*Texto fornecido:*

Você está aqui: Página Inicial / Rede / Revista Número / numero Seis / ENTREVISTA com VLADIMIR SAFATLE, por Juliano Gentile e Thais Rivitti

ENTREVISTA com VLADIMIR SAFATLE, por Juliano Gentile e Thais Rivitti

O ENVELHECIMENTO DO MODERNO - entrevista com VLADIMIR SAFATLE

por Juliano Gentile e Thais Rivitti


Vladimir Safatle é professor do Departamento de Filosofia da USP. Com forte atuação no debate público, tanto na imprensa quanto no meio universitário, busca pensar a interface entre filosofia e temas das ciências humanas, como a crítica à cultura de Adorno e a psicanálise lacaniana. Em sua opinião, esse modo de abordagem tem uma longa tradição no Brasil. Ele lembra o debate pioneiro de Bento Prado Júnior sobre as articulações entre psicanálise e filosofia, o estudo sobre ideologia francesa de Paulo Arantes e alguns escritos de Ruy Fausto (todos professores com passagem pelo departamento de Filosofia da USP). Em entrevista a Seis, ele fala sobre artes visuais, música e o esgotamento da crítica modernista e afirma que a reflexão estética pode contribuir para pensar os principais impasses da contemporaneidade.

  

Numero: Em que medida é possível pensar a produção estética na mídia?

V.Safatle: Esta questão é mais complicada do que aparenta. Gostaria de abordar apenas um aspecto dela que diz respeito à produção estética através da mídia. Trata-se de um problema bem exemplificado na dinâmica destas tendências das artes plásticas, nos últimos 30 anos, que utilizam materiais que vêm da comunicação de massa, dos domínios mais fetichizados da cultura, como publicidade, moda, pornografia e estereótipos de cinema. Poderia lembrar aqui de uma série de trabalhos de artistas como Cindy Sherman (1954), Jeff Koons (1955), Andreas Gursky (1955). Cada um a sua maneira, coloca o problema nos seguintes termos: a comunicação de massas e seus produtos derivados compõem um processo de mediação universal, pois ela é sistema hegemônico de socialização dos sujeitos. Isto vale principalmente a partir da geração dos que hoje têm trinta anos. A família e outras esferas de interação acabaram, em larga medida, se articulando com a comunicação de massa, já que a mera contraposição é hoje praticamente impossível. Tal posição da comunicação de massa como mediador universal traz uma série de conseqüência para a reflexão sobre a produção estética. Pois o fato central para o estabelecimento de um programa estético que ainda tenha uma expectativa crítica é pensar como é possível, a partir da posição da centralidade desta mediação, operar modos de crítica do fetichismo. De uma certa forma, poderia dizer que se trata do inverso de uma certa tendência no modernismo clássico, que acreditava que você podia tomar distância, livrar-se de todo material fetichizado. Como se a modernidade das obras fosse função da modernidade de seus materiais

 

N: Nesse sentido, ainda é possível exercer a crítica tal como foi pensada no modernismo?

*Material fornecido:*
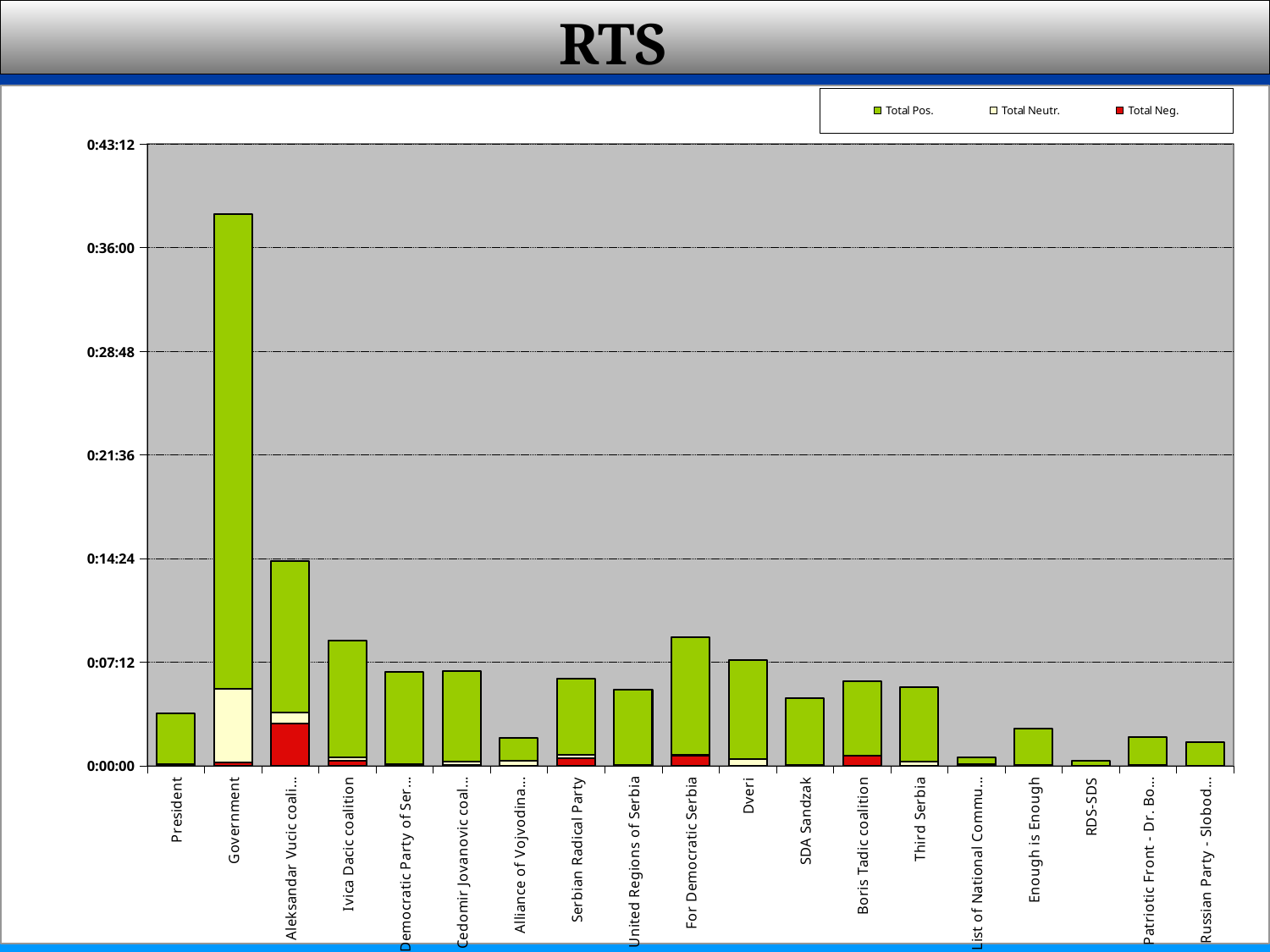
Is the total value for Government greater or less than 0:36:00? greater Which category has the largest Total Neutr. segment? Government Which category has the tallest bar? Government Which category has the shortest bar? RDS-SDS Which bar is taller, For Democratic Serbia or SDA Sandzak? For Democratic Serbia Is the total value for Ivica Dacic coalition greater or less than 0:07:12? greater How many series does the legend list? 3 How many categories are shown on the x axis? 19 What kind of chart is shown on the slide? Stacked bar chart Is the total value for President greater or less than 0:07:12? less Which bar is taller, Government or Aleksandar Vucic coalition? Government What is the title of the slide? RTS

*Instrução 1:*
Responda com base na entrevista:
(a) Em que departamento Vladimir Safatle é professor?
(b) Quem é lembrado pelo debate pioneiro sobre as articulações entre psicanálise e filosofia?
(c) Quais artistas ele cita como exemplos de trabalhos que usam materiais da comunicação de massa?
*Instrução 2:* Reproduza palavra por palavra o trecho da entrevista que começa em "Vladimir Safatle é" e termina depois de "estética na mídia?".

*Resultado 1:*
(a) No Departamento de Filosofia da USP.
(b) Bento Prado Júnior.
(c) Cindy Sherman, Jeff Koons e Andreas Gursky.

*Resultado 2:*
Vladimir Safatle é professor do Departamento de Filosofia da USP. Com forte atuação no debate público, tanto na imprensa quanto no meio universitário, busca pensar a interface entre filosofia e temas das ciências humanas, como a crítica à cultura de Adorno e a psicanálise lacaniana. Em sua opinião, esse modo de abordagem tem uma longa tradição no Brasil. Ele lembra o debate pioneiro de Bento Prado Júnior sobre as articulações entre psicanálise e filosofia, o estudo sobre ideologia francesa de Paulo Arantes e alguns escritos de Ruy Fausto (todos professores com passagem pelo departamento de Filosofia da USP). Em entrevista a Seis, ele fala sobre artes visuais, música e o esgotamento da crítica modernista e afirma que a reflexão estética pode contribuir para pensar os principais impasses da contemporaneidade.

  

Numero: Em que medida é possível pensar a produção estética na mídia?